Nothing but a number is needed: the count of lines below that include "site".

### Data for this task ###

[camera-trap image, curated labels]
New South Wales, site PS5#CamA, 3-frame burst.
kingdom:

###
### Data for this task ###

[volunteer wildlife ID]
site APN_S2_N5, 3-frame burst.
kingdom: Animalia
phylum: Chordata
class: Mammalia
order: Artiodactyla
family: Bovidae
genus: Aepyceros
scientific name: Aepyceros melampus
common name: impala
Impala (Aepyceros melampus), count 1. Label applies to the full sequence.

###

**Your solution:** 2